◆ **SUPPLIED RECORDS**:
##########

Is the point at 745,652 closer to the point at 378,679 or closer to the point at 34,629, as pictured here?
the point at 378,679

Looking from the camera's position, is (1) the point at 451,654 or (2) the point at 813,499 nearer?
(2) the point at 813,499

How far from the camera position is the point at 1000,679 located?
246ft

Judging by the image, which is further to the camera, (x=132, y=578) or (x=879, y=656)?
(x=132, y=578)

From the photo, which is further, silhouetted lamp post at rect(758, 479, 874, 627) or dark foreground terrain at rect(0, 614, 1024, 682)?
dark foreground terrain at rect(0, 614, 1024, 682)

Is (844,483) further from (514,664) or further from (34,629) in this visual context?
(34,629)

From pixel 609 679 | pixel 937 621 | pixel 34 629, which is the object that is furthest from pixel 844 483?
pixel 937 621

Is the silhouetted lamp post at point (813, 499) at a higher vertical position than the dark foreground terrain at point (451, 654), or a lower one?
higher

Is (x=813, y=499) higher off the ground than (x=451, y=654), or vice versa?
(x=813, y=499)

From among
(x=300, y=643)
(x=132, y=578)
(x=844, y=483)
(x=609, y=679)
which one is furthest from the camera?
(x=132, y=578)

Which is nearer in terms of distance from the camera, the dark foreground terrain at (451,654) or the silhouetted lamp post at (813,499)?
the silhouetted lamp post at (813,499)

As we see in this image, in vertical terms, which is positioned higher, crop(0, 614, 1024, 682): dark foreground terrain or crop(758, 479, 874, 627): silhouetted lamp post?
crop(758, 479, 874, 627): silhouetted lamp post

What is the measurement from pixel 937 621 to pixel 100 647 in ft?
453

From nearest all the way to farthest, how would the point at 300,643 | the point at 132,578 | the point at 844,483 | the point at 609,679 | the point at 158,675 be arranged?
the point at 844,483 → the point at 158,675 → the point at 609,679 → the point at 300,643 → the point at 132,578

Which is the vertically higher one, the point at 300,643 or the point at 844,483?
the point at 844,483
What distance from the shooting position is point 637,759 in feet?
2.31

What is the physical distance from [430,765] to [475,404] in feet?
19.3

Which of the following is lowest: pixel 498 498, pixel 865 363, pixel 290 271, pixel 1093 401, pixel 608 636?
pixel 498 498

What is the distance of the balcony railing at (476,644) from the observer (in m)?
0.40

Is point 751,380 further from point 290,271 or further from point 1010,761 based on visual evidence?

##########

◆ **WHAT IS BEING ASKED**:
Copy the data word for word, starting at the line that contains "What is the measurement" and continuing through the end of the data.

◆ **RESPONSE TO THIS EXERCISE**:
What is the measurement from pixel 937 621 to pixel 100 647 in ft?
453

From nearest all the way to farthest, how would the point at 300,643 | the point at 132,578 | the point at 844,483 | the point at 609,679 | the point at 158,675 be arranged?
the point at 844,483 → the point at 158,675 → the point at 609,679 → the point at 300,643 → the point at 132,578

Which is the vertically higher one, the point at 300,643 or the point at 844,483?
the point at 844,483
What distance from the shooting position is point 637,759 in feet?
2.31

What is the physical distance from [430,765] to [475,404] in feet?
19.3

Which of the following is lowest: pixel 498 498, pixel 865 363, pixel 290 271, pixel 1093 401, pixel 608 636?
pixel 498 498

What is the distance of the balcony railing at (476,644) from the observer (in m)?
0.40

Is point 751,380 further from point 290,271 or further from point 1010,761 based on visual evidence?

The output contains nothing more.